Actualité > À la une
À la une
Droit de la responsabilité civile
Produits défectueux : limites de la notice informative
L’information sur le risque du produit n’exclut pas son défaut de sécurité et donc l’engagement de la responsabilité de son producteur.
La prise d’une pilule contraceptive avait provoqué chez l’une de ses consommatrices une embolie pulmonaire ayant entraîné son décès.
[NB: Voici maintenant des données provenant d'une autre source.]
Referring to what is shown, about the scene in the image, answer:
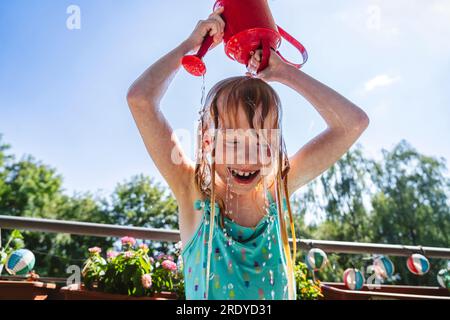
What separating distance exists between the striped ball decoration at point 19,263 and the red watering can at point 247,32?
1474 mm

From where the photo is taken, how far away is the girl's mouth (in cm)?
87

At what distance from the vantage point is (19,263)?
1809 mm

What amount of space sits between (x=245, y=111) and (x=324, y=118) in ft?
0.74

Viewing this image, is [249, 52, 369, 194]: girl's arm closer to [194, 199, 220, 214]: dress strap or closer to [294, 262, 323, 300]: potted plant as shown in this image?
[194, 199, 220, 214]: dress strap

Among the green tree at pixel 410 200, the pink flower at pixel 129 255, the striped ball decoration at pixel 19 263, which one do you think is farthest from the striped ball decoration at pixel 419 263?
the green tree at pixel 410 200

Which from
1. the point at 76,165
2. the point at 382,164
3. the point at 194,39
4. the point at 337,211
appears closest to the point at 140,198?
the point at 76,165

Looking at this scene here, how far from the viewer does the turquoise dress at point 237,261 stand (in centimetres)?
76

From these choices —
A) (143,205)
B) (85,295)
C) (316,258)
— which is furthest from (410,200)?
(85,295)

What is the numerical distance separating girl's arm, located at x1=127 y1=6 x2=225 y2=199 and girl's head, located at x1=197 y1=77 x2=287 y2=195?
0.05 metres

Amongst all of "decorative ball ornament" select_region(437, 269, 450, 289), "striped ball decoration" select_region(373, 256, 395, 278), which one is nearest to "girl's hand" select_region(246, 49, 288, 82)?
"striped ball decoration" select_region(373, 256, 395, 278)

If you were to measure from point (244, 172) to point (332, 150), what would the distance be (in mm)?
254

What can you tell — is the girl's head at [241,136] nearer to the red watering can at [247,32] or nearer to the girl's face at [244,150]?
the girl's face at [244,150]

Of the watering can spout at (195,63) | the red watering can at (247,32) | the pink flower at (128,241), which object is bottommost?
the pink flower at (128,241)

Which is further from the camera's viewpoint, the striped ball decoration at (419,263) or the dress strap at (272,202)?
the striped ball decoration at (419,263)
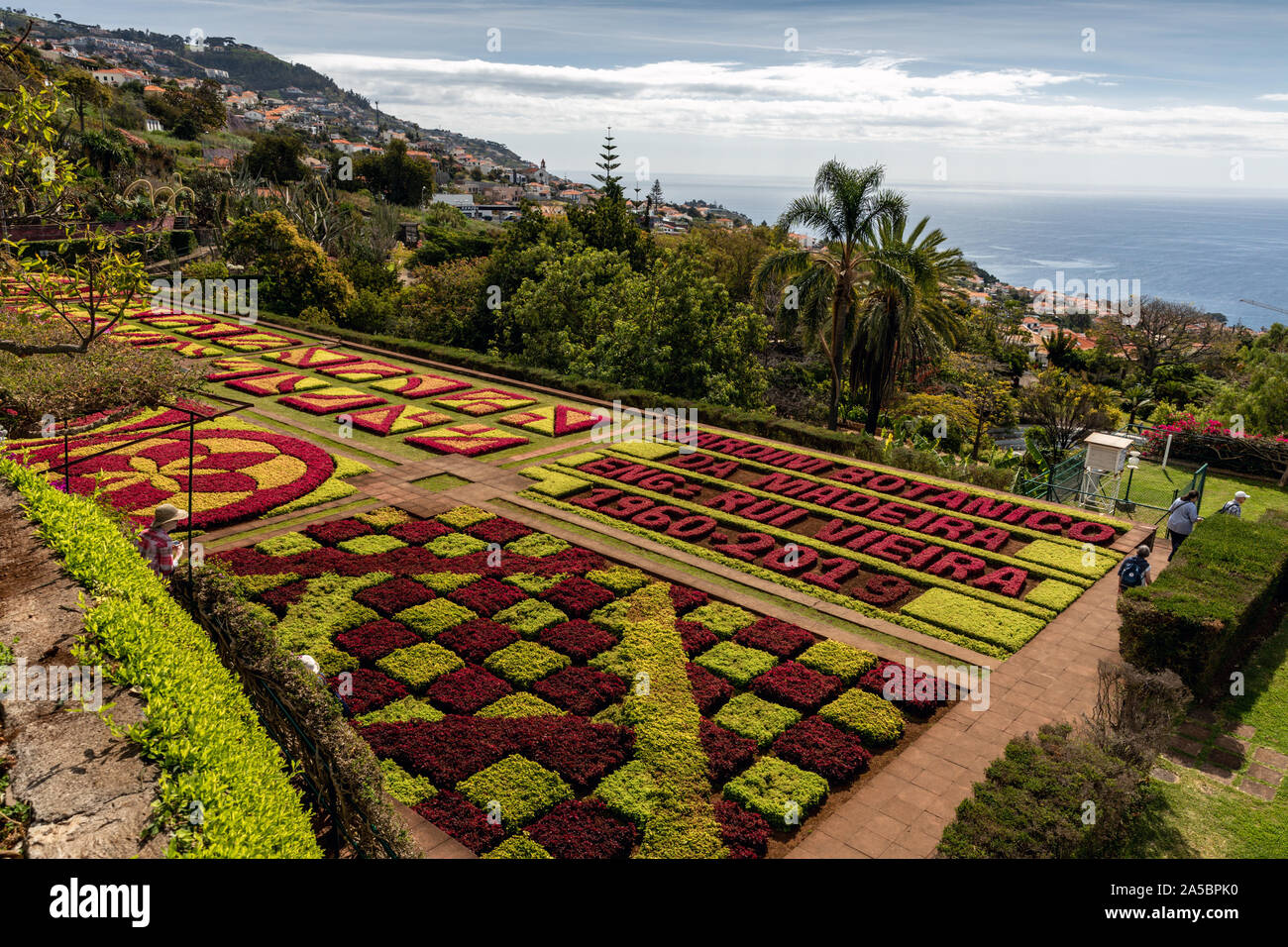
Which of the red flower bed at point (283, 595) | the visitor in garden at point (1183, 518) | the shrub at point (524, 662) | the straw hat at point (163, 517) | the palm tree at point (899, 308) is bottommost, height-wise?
the shrub at point (524, 662)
Sa famille avait assigné en indemnisation l’Office national d’indemnisation des accidents médicaux (ONIAM), qui avait appelé en intervention forcée le producteur de ce contraceptif, sur le fondement de la responsabilité du fait des produits défectueux. La cour d’appel mit ce dernier hors de cause au motif que le contraceptif ne pouvait être considéré comme défectueux dès lors que la notice l’accompagnant comporte une mise en garde contre le risque thromboembolique et l’évolution possible vers une embolie pulmonaire.
Au visa de l’article 1245-3 du Code civil (anc. art.1386-4) qui définit la notion de défectuosité du produit, la Cour de cassation casse la décision des juges du fond, lui reprochant de ne pas avoir recherché, comme ils y avaient été invités, si nonobstant les mentions informatives figurant dans la notice, la gravité du risque thromboembolique encouru et la fréquence de sa réalisation excédaient les bénéfices attendus du contraceptif en cause et si, par suite, les effets nocifs constatés n’étaient pas de nature à caractériser un défaut du produit au sens de l’article visé.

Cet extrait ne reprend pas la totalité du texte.